2. The Repository Showing Both Approaches

using Dapper;
using Microsoft.Data.SqlClient;
using System.Threading.Tasks;

public class ProductRepository
{
    private readonly AppDbContext _efContext;
    private readonly string _connectionString;

    public ProductRepository(AppDbContext efContext, IConfiguration config)
    {
        _efContext = efContext;
        _connectionString = config.GetConnectionString("DefaultConnection");
    }

    // --- EF Core Approach ---
    public async Task<Product> GetProductById_EFCore(int id)
    {
        // LINQ query, no SQL written.
        // Change tracking is enabled by default.
        return await _efContext.Products.FindAsync(id);
    }

    // --- Dapper Approach ---
    public async Task<Product> GetProductById_Dapper(int id)
    {
        // We write the SQL ourselves.
        var sql = "SELECT * FROM Products WHERE Id = @ProductId";
        
        // Dapper extends IDbConnection.
        using (var connection = new SqlConnection(_connectionString))
        {
            // Dapper handles mapping the result to the Product object.
            return await connection.QuerySingleOrDefaultAsync<Product>(sql, new { ProductId = id });
        }
    }
}

Code Comparison

  • EF Core: The code is extremely concise. We don’t see any SQL. We query against a DbSet using a familiar LINQ-like method (FindAsync). It’s simple and highly productive.
  • Dapper: The code is more verbose. We have to manually write the SQL query and create/manage the IDbConnection. However, the code is still very clear. We see exactly what query is being run, and Dapper handles the mapping for us.

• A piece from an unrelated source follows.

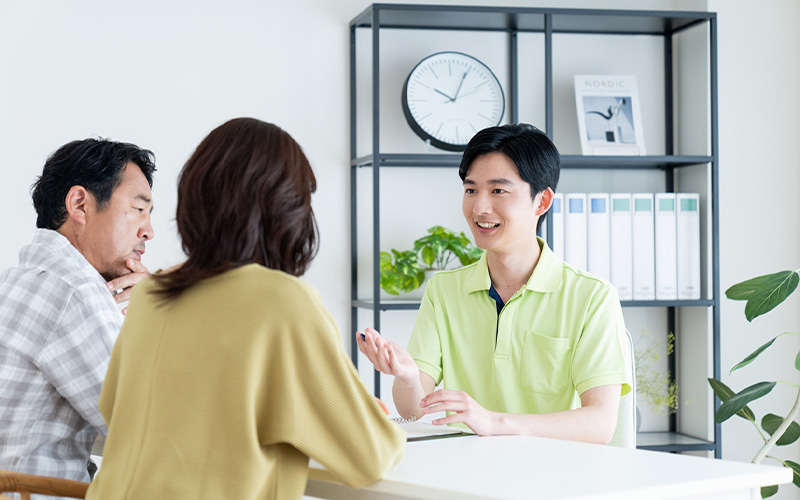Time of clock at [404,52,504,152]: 10:04
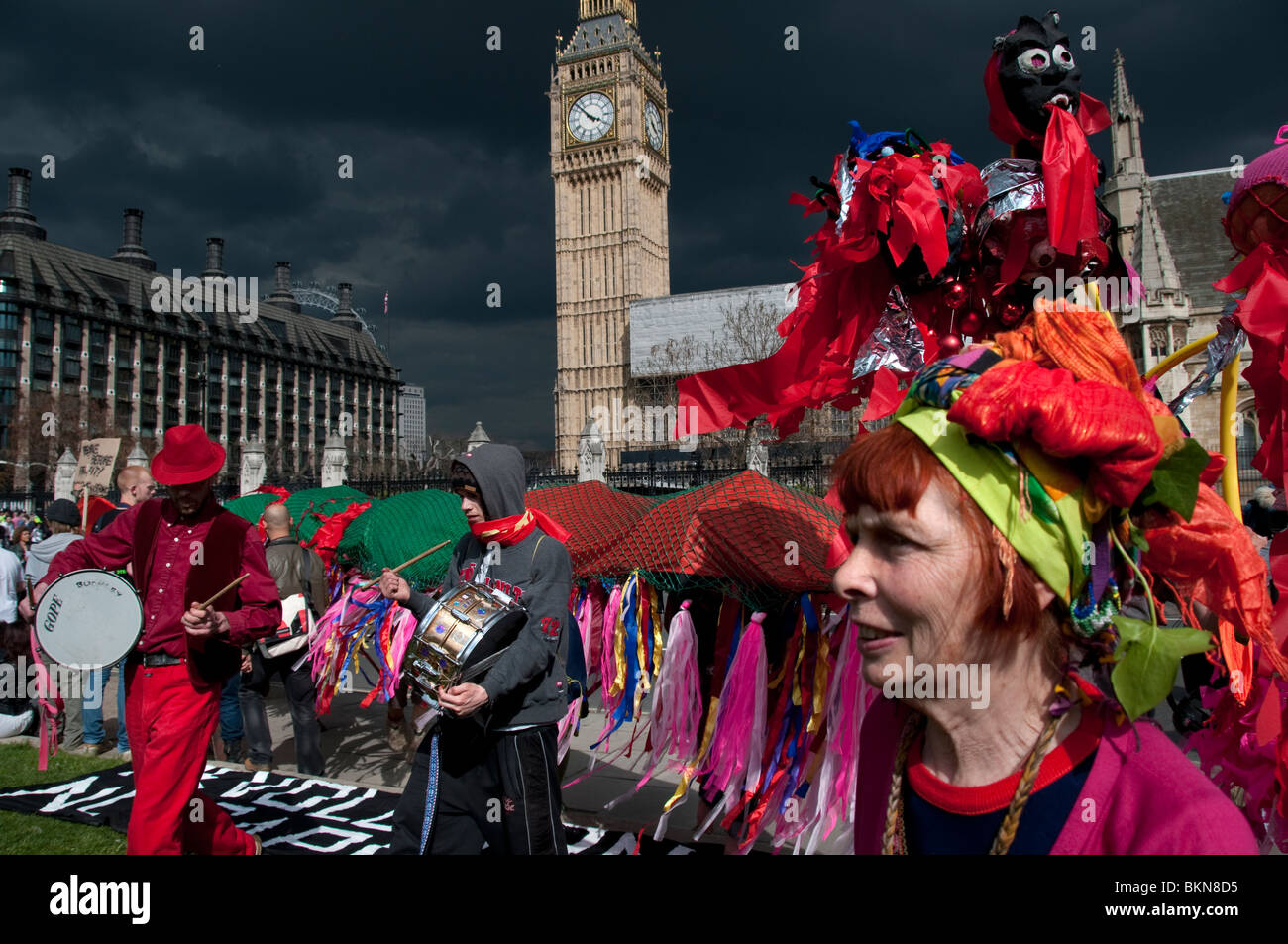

When is Dapper Preferable?

While EF Core is great for the GetProductById scenario, Dapper’s performance and control become preferable in several key situations:

  1. Complex Reporting Queries: Imagine a query that needs to JOIN across 10 tables, perform complex aggregations (GROUP BY, SUM), and use database-specific functions for performance. Writing this in LINQ would be difficult, and the SQL generated by EF Core might be inefficient. With Dapper, a SQL expert can write a perfectly tuned query by hand.

  2. Bulk Operations: When you need to read or write thousands of records as quickly as possible (e.g., in a data import/export utility), the overhead of EF Core’s change tracking can be significant. Dapper’s raw speed makes it a better choice for these bulk scenarios.

  3. Legacy Databases or Stored Procedures: When working with databases that have a heavy reliance on complex, existing stored procedures, Dapper is a natural fit. Calling a stored procedure and mapping its results with Dapper is trivial.

In summary, the modern best practice is often a hybrid approach: use EF Core for the 80% of your application involving standard CRUD operations to maximize productivity, and drop down to Dapper for the 20% of performance-critical queries where speed and control are paramount.